For shared PCs or fleet deployment.

  1. Open Terminal (Admin).
  2. Set the registry value:
    Set-ItemProperty -Path "HKCU:\Control Panel\Mouse" -Name MouseSpeed -Value 0
    Set-ItemProperty -Path "HKCU:\Control Panel\Mouse" -Name MouseThreshold1 -Value 0
    Set-ItemProperty -Path "HKCU:\Control Panel\Mouse" -Name MouseThreshold2 -Value 0

    The MouseSpeed value is 0 = no acceleration; 1 = first threshold; 2 = both thresholds enabled.

  3. The thresholds at 0 disable any speed-based multiplier.
  4. Sign out and back in for changes to apply.
  5. For all users on the PC, modify the default user template hive (see related articles on per-user setting deployment).

This is the right approach for IT deployment or for setting up new accounts with acceleration off by default.

How to verify the fix worked

  • Open Paint or any drawing tool. Move the mouse in a slow diagonal line, then a fast diagonal line at the same physical angle. Both should produce identical screen angles — only length differs by mouse-distance-traveled.
  • Run an FPS game’s aim training mode. Quick flicks aim where you expect.
  • Open Pointer Options. Enhance pointer precision is unticked.

If none of these work

If mouse still feels accelerated despite disabling, three causes apply. Mouse vendor utility: Razer Synapse, Logitech G HUB, Corsair iCUE all have their own acceleration features. Disable in the utility. App-side acceleration: games often have their own “mouse acceleration” or “sensitivity curve” settings independent of Windows. Disable in the game’s settings. Touchpad in the picture: if you’re testing with a laptop touchpad and an external mouse simultaneously, the touchpad has separate acceleration that doesn’t track Mouse settings.
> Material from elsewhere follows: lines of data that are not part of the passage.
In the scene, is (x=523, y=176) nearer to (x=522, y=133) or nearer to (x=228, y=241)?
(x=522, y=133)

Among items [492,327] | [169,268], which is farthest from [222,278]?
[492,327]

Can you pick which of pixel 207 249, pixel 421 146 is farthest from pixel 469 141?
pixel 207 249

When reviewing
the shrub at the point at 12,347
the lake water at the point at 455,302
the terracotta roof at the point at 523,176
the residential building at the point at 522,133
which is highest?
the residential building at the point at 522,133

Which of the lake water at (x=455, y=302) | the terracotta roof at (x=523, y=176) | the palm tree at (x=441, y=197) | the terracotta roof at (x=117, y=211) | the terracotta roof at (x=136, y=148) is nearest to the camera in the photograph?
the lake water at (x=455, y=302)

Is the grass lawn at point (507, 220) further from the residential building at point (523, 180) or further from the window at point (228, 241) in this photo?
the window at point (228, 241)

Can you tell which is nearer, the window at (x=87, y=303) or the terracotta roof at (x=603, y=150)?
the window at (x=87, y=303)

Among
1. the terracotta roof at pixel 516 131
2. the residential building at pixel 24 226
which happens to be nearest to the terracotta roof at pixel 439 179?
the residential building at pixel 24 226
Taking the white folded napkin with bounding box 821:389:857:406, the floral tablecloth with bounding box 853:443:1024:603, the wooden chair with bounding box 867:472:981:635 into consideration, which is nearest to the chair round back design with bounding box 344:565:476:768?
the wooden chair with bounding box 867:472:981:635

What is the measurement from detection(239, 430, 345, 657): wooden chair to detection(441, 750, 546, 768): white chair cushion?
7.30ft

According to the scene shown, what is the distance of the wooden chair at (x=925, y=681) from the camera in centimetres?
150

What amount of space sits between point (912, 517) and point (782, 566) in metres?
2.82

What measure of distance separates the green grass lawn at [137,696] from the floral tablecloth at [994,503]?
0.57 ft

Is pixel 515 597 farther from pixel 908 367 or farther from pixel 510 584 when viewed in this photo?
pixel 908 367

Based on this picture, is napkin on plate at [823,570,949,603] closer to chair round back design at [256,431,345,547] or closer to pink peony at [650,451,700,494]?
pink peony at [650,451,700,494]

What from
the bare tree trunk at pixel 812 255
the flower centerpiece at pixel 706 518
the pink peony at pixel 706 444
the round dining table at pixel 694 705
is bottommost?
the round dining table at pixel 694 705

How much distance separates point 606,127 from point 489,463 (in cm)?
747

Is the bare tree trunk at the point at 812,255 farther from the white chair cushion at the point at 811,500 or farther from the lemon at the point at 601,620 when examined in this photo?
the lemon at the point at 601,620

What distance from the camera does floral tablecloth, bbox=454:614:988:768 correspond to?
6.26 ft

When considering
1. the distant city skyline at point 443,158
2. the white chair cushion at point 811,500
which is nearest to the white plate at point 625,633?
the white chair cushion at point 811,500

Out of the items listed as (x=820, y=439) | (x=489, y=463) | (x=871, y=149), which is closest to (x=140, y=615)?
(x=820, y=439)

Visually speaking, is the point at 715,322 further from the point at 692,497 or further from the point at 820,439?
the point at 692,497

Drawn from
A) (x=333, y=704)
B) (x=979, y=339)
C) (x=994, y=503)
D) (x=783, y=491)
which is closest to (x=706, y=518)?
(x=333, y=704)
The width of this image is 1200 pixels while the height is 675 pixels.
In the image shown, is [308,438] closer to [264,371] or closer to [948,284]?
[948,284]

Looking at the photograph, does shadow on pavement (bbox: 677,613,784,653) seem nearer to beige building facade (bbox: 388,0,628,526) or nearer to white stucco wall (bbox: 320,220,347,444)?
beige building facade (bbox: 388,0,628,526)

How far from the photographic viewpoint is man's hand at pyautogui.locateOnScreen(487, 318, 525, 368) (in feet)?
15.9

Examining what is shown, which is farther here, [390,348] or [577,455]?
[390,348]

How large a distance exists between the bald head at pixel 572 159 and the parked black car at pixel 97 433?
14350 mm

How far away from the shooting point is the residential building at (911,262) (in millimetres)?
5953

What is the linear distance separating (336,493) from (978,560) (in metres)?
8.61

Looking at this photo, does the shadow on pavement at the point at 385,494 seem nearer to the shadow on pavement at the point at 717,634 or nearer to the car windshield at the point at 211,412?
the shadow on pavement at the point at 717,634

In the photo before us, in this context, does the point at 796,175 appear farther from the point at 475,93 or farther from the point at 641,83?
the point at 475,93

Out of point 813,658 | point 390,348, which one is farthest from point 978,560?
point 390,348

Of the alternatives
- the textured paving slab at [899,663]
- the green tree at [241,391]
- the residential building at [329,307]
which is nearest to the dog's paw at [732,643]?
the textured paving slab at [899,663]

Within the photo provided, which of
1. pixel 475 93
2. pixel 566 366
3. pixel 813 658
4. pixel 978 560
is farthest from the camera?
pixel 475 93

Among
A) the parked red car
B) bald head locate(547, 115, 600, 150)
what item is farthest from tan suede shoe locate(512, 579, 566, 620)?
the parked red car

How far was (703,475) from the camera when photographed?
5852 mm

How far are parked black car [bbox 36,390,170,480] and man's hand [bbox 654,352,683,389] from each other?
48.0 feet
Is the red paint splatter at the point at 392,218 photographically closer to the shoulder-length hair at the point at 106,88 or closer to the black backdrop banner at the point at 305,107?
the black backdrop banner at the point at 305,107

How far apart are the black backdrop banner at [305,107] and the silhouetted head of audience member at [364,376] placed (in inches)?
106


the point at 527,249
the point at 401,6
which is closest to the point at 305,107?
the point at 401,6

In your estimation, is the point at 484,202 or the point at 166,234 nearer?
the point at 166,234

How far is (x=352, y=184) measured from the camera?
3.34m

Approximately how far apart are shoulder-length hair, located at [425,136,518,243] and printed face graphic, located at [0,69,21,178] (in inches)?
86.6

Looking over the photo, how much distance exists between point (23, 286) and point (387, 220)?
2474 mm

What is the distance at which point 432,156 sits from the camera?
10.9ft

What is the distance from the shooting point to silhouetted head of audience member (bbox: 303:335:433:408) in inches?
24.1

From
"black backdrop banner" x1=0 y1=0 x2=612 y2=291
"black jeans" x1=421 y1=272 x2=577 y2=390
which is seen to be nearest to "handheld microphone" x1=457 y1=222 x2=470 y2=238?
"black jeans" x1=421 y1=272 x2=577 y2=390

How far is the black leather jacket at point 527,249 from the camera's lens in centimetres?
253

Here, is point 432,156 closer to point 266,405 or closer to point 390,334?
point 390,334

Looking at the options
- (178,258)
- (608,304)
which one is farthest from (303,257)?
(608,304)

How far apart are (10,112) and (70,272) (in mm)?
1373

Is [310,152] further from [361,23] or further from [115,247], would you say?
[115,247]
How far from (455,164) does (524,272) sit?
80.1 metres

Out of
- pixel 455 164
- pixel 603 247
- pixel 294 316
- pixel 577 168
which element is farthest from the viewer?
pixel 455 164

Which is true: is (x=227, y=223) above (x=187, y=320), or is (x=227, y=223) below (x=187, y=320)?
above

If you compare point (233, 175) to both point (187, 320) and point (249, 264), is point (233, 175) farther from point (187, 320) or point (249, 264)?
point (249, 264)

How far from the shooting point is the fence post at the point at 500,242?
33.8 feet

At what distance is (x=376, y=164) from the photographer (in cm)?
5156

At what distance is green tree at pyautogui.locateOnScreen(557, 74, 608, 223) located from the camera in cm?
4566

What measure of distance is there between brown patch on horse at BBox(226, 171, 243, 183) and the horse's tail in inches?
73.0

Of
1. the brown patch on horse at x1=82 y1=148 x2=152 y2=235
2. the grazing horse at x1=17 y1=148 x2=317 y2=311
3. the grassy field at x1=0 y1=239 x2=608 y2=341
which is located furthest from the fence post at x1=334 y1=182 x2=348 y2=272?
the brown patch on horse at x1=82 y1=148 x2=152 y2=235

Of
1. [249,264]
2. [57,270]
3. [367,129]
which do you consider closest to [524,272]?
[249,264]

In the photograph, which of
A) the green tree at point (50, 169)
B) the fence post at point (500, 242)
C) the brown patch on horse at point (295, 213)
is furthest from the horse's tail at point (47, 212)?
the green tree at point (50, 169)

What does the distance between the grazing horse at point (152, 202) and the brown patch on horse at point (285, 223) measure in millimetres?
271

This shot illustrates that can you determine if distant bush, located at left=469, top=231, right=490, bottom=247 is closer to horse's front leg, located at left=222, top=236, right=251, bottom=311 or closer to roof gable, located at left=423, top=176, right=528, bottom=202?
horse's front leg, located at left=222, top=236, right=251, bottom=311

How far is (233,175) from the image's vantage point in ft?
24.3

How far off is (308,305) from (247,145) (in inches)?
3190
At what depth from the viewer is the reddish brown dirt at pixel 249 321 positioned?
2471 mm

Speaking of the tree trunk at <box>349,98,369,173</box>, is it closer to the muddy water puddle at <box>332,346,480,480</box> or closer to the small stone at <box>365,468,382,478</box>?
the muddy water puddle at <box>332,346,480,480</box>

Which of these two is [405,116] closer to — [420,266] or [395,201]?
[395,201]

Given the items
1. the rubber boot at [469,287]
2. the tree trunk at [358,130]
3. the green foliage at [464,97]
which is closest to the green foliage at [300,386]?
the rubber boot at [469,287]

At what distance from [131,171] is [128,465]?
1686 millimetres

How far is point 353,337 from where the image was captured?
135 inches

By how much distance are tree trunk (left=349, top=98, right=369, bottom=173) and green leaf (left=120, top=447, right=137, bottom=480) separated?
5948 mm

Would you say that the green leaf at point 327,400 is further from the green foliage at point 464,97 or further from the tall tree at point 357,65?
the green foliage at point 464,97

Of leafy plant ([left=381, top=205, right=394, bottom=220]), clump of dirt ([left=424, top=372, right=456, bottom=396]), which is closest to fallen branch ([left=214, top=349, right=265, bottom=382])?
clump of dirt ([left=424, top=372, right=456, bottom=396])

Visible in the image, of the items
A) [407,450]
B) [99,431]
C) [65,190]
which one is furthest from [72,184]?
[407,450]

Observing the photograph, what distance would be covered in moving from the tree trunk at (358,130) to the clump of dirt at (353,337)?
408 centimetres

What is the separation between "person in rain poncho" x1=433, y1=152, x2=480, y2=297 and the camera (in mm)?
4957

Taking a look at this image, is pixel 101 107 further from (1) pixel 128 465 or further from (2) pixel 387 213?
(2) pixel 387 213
Disable touchpad when external mouse is connected. For competitive gaming, the standard advice is: 6/11 Windows slider + acceleration off + Vendor utility acceleration off + game sensitivity adjusted to taste.

Bottom line: Disable “Enhance pointer precision” for consistent 1:1 mouse movement. Set slider to 6/11 for the rawest input. Adjust sensitivity via mouse DPI rather than Windows scaling.